I don’t know how many people know this, but I had a run-in with a fellow Daynoter back in January, 2000. You can ask my sister about it, because she was visiting when it happened. She and I lived in the same house for about 18 years, so she’s seen me mad, but never madder than I was that night. I was ready to chuck it all and leave the community then. It was bad enough that I had gender in common with this guy, let alone had my name on the same Web page as his. I didn’t want people to associate him with me. But my sister advised me to sleep on it, say as little as possible, do as little as possible, and sort it out after I’d had time to cool down. I called a friend who knew both of us and got his counsel. With their help, I determined that leaving wouldn’t solve anything. So I didn’t. He and I haven’t spoken since. And that’s fine. We couldn’t resolve our differences, but at least we didn’t let it become a war.

Late on Thursday, the portal was also shuttered. I didn’t see any point in that measure. It was more a symbolic gesture than anything else, and as far as I can tell, the only thing it accomplished was making a lot of people as mad as I was that night in January 2000. I was mad too.
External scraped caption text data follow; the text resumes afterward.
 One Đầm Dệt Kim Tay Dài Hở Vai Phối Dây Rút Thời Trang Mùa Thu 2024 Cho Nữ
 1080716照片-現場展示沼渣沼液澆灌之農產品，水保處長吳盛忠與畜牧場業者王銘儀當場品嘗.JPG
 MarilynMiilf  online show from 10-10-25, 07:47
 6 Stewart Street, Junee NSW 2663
Chris Ward-Johnson and I both published that address as a resource for people to reach us and others like us. Now we look like just another fly-by-night dotcom.
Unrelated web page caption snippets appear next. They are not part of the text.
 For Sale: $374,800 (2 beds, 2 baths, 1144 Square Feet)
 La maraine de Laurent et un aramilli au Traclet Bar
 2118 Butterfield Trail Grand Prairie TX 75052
And as soon as the thought had occurred to me that’s absence might be intentional, rather than just a flipped bit in Tom Syroid’s Apache configuration file, the coup occurred. I had notification in my inbox that I’d been subscribed to the Daynotes mailing list at I had messages in my Daynotes folder–mail from the new backchannel, all thanking Bob for his efforts. Then I had notification that Bob had registered the domain name and he expected it to be active come Monday. In the meantime he offered an alternative portal for people to use…
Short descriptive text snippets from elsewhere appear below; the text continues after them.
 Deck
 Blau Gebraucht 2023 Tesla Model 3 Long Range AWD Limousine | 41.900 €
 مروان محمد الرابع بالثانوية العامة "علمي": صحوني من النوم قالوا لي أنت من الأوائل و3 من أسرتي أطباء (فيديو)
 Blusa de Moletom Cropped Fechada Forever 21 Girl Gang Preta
And the talk on the backchannel? It was mostly like old times. Lots of well-deserved thanks and congratulations headed Bob’s direction. A little patching up. And some traffic was exactly like old times. Jonathan Hassell wrote in asking for recommendations for a hotel in New York. Then I made a rare appearance, asking my cohorts across the Atlantic whether Murphy’s Law meant the same thing there as it does here, because I didn’t know and I wanted to invoke it in the Shopper UK article I was writing yesterday. The result? Jon got hotel advice, and I got a brief, “Well, over here it means ‘anything that can go wrong will go wrong…'” from the Good Dr. K.
This has dragged on far too long, so I’ll conclude with this. Three years ago this past week, I had a life-changing experience. I spent a week in a big room 120 miles from home with about 50 people I didn’t know from Adam. And I learned something in that room. Friends aren’t people who like you because of the superhuman qualities they see in you. Our group spent close to 90 hours together that week, and trust me, we didn’t see much in the way of superhuman qualities in one another. Indeed, mostly we saw the very worst that 50 people can offer the world. We could have held it against one another. But those 50 people continued to stand by and admire one another. I never did figure out if that was in spite of what we knew about one another, or precisely because of what we knew about one another.

I’ll never, ever forget that life lesson. True friends learn how to work around their weaknesses and disagreements. It’s hard sometimes, but even at its worst, it’s a whole lot easier than living in isolation.